● **What is required**:
Output every line of all the entries below as a JSON list of strings, with one string per line and blank lines omitted.
-- START Stored data --
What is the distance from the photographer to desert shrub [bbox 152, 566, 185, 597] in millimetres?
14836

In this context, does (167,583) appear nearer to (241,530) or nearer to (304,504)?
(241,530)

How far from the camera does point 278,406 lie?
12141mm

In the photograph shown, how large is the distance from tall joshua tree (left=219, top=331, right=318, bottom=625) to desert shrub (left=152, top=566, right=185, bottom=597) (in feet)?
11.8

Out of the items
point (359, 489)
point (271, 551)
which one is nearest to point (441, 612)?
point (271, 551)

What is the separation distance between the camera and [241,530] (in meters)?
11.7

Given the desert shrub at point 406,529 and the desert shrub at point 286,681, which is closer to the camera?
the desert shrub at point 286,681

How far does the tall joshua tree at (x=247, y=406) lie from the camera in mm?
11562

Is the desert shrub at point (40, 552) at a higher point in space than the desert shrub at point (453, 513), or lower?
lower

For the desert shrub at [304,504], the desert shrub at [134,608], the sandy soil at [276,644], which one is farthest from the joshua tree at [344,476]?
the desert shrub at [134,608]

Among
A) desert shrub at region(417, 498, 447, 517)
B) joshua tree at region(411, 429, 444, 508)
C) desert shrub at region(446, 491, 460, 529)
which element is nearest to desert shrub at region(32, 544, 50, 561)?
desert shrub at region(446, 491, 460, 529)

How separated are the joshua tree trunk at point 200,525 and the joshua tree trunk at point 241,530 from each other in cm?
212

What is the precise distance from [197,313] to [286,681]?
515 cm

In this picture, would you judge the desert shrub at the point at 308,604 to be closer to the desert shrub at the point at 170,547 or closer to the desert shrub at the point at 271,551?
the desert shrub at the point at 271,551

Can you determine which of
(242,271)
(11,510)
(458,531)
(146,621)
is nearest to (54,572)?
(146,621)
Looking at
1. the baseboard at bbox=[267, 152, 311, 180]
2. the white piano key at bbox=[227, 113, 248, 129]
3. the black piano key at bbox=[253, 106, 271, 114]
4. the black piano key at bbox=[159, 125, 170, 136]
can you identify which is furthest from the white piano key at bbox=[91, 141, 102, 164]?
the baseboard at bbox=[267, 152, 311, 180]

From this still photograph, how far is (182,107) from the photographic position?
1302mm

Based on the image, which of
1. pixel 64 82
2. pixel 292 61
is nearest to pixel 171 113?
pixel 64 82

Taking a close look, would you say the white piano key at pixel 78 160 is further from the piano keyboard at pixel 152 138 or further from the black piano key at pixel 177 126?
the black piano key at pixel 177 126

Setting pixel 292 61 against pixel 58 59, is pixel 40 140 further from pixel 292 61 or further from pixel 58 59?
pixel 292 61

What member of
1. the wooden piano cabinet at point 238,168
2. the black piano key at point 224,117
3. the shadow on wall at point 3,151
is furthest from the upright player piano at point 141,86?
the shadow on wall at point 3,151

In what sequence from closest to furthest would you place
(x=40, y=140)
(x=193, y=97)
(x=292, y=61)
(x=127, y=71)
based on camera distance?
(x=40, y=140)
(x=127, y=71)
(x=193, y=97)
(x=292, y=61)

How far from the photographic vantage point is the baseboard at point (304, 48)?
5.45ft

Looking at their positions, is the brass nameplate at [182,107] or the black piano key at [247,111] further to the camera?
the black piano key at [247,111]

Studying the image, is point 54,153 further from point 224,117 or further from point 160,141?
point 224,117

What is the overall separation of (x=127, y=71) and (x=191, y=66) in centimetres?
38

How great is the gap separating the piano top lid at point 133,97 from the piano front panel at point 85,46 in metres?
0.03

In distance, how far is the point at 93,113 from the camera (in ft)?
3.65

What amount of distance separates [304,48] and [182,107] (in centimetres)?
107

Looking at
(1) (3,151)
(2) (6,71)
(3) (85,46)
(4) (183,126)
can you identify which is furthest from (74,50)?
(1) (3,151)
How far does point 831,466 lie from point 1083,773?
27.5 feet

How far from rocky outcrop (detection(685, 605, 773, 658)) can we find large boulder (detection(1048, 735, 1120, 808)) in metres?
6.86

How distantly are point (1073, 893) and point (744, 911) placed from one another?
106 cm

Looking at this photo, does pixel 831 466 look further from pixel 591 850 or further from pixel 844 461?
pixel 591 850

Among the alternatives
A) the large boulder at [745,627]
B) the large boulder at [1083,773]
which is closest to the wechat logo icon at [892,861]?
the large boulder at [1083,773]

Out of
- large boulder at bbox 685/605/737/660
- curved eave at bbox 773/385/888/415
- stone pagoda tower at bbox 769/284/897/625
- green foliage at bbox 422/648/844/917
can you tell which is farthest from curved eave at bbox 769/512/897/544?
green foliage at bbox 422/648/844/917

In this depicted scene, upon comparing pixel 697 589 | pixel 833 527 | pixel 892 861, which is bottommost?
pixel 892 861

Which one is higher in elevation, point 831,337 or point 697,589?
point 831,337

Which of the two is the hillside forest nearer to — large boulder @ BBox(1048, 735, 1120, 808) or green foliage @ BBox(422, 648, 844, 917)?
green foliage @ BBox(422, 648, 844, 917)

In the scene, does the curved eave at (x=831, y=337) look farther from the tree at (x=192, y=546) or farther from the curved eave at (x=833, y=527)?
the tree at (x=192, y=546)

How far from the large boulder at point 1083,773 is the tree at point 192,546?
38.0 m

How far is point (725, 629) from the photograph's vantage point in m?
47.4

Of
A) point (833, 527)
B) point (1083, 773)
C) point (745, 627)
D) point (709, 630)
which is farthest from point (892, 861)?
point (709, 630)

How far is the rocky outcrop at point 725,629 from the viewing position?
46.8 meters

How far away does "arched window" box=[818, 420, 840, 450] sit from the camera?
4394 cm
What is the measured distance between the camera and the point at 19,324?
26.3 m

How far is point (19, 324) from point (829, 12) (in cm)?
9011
-- END Stored data --
● **Result of this task**:
[
  "What is the distance from the photographer to desert shrub [bbox 152, 566, 185, 597] in millimetres?",
  "14836",
  "In this context, does (167,583) appear nearer to (241,530) or nearer to (304,504)?",
  "(241,530)",
  "How far from the camera does point 278,406 lie?",
  "12141mm",
  "In the photograph shown, how large is the distance from tall joshua tree (left=219, top=331, right=318, bottom=625) to desert shrub (left=152, top=566, right=185, bottom=597) (in feet)?",
  "11.8",
  "Out of the items",
  "point (359, 489)",
  "point (271, 551)",
  "which one is nearest to point (441, 612)?",
  "point (271, 551)",
  "What is the separation distance between the camera and [241,530] (in meters)?",
  "11.7",
  "Given the desert shrub at point 406,529 and the desert shrub at point 286,681, which is closer to the camera?",
  "the desert shrub at point 286,681",
  "How far does the tall joshua tree at (x=247, y=406) lie from the camera in mm?",
  "11562",
  "Is the desert shrub at point (40, 552) at a higher point in space than the desert shrub at point (453, 513), or lower?",
  "lower",
  "For the desert shrub at [304,504], the desert shrub at [134,608], the sandy soil at [276,644], which one is farthest from the joshua tree at [344,476]?",
  "the desert shrub at [134,608]",
  "Among",
  "A) desert shrub at region(417, 498, 447, 517)",
  "B) joshua tree at region(411, 429, 444, 508)",
  "C) desert shrub at region(446, 491, 460, 529)",
  "which element is nearest to desert shrub at region(32, 544, 50, 561)?",
  "desert shrub at region(446, 491, 460, 529)",
  "How separated are the joshua tree trunk at point 200,525 and the joshua tree trunk at point 241,530 from each other in cm?",
  "212",
  "What is the precise distance from [197,313] to [286,681]?",
  "515 cm",
  "In this picture, would you judge the desert shrub at the point at 308,604 to be closer to the desert shrub at the point at 170,547 or closer to the desert shrub at the point at 271,551?",
  "the desert shrub at the point at 271,551",
  "Can you determine which of",
  "(242,271)",
  "(11,510)",
  "(458,531)",
  "(146,621)",
  "is nearest to (54,572)?",
  "(146,621)",
  "Looking at",
  "1. the baseboard at bbox=[267, 152, 311, 180]",
  "2. the white piano key at bbox=[227, 113, 248, 129]",
  "3. the black piano key at bbox=[253, 106, 271, 114]",
  "4. the black piano key at bbox=[159, 125, 170, 136]",
  "can you identify which is furthest from the white piano key at bbox=[91, 141, 102, 164]?",
  "the baseboard at bbox=[267, 152, 311, 180]",
  "From this still photograph, how far is (182,107) from the photographic position?",
  "1302mm",
  "Based on the image, which of",
  "1. pixel 64 82",
  "2. pixel 292 61",
  "is nearest to pixel 171 113?",
  "pixel 64 82",
  "Taking a close look, would you say the white piano key at pixel 78 160 is further from the piano keyboard at pixel 152 138 or further from the black piano key at pixel 177 126?",
  "the black piano key at pixel 177 126",
  "Setting pixel 292 61 against pixel 58 59, is pixel 40 140 further from pixel 292 61 or further from pixel 58 59?",
  "pixel 292 61",
  "What member of",
  "1. the wooden piano cabinet at point 238,168",
  "2. the black piano key at point 224,117",
  "3. the shadow on wall at point 3,151",
  "is furthest from the upright player piano at point 141,86?",
  "the shadow on wall at point 3,151",
  "In what sequence from closest to furthest would you place",
  "(x=40, y=140)",
  "(x=193, y=97)",
  "(x=292, y=61)",
  "(x=127, y=71)",
  "based on camera distance?",
  "(x=40, y=140)",
  "(x=127, y=71)",
  "(x=193, y=97)",
  "(x=292, y=61)",
  "How far from the photographic vantage point is the baseboard at point (304, 48)?",
  "5.45ft",
  "Looking at their positions, is the brass nameplate at [182,107] or the black piano key at [247,111] further to the camera?",
  "the black piano key at [247,111]",
  "Studying the image, is point 54,153 further from point 224,117 or further from point 160,141?",
  "point 224,117",
  "What is the overall separation of (x=127, y=71) and (x=191, y=66) in centimetres?",
  "38",
  "How great is the gap separating the piano top lid at point 133,97 from the piano front panel at point 85,46 in metres?",
  "0.03",
  "In distance, how far is the point at 93,113 from the camera (in ft)?",
  "3.65",
  "What amount of distance separates [304,48] and [182,107] (in centimetres)?",
  "107",
  "Looking at",
  "(1) (3,151)",
  "(2) (6,71)",
  "(3) (85,46)",
  "(4) (183,126)",
  "can you identify which is furthest from (74,50)?",
  "(1) (3,151)",
  "How far does point 831,466 lie from point 1083,773?",
  "27.5 feet",
  "How far from rocky outcrop (detection(685, 605, 773, 658)) can we find large boulder (detection(1048, 735, 1120, 808)) in metres?",
  "6.86",
  "How distantly are point (1073, 893) and point (744, 911) placed from one another?",
  "106 cm",
  "Looking at this photo, does pixel 831 466 look further from pixel 591 850 or further from pixel 844 461?",
  "pixel 591 850",
  "Among the alternatives",
  "A) the large boulder at [745,627]",
  "B) the large boulder at [1083,773]",
  "which is closest to the wechat logo icon at [892,861]?",
  "the large boulder at [1083,773]",
  "Out of",
  "- large boulder at bbox 685/605/737/660",
  "- curved eave at bbox 773/385/888/415",
  "- stone pagoda tower at bbox 769/284/897/625",
  "- green foliage at bbox 422/648/844/917",
  "can you tell which is farthest from curved eave at bbox 769/512/897/544?",
  "green foliage at bbox 422/648/844/917",
  "In this depicted scene, upon comparing pixel 697 589 | pixel 833 527 | pixel 892 861, which is bottommost?",
  "pixel 892 861",
  "Which one is higher in elevation, point 831,337 or point 697,589?",
  "point 831,337",
  "Which of the two is the hillside forest nearer to — large boulder @ BBox(1048, 735, 1120, 808) or green foliage @ BBox(422, 648, 844, 917)?",
  "green foliage @ BBox(422, 648, 844, 917)",
  "In the scene, does the curved eave at (x=831, y=337) look farther from the tree at (x=192, y=546) or farther from the curved eave at (x=833, y=527)?",
  "the tree at (x=192, y=546)",
  "How far from the large boulder at point 1083,773 is the tree at point 192,546?",
  "38.0 m",
  "How far is point (725, 629) from the photograph's vantage point in m?",
  "47.4",
  "Of",
  "A) point (833, 527)",
  "B) point (1083, 773)",
  "C) point (745, 627)",
  "D) point (709, 630)",
  "which is farthest from point (892, 861)?",
  "point (709, 630)",
  "How far is the rocky outcrop at point 725,629 from the viewing position?",
  "46.8 meters",
  "How far away does \"arched window\" box=[818, 420, 840, 450] sit from the camera?",
  "4394 cm",
  "What is the measured distance between the camera and the point at 19,324?",
  "26.3 m",
  "How far is point (19, 324) from point (829, 12) (in cm)?",
  "9011"
]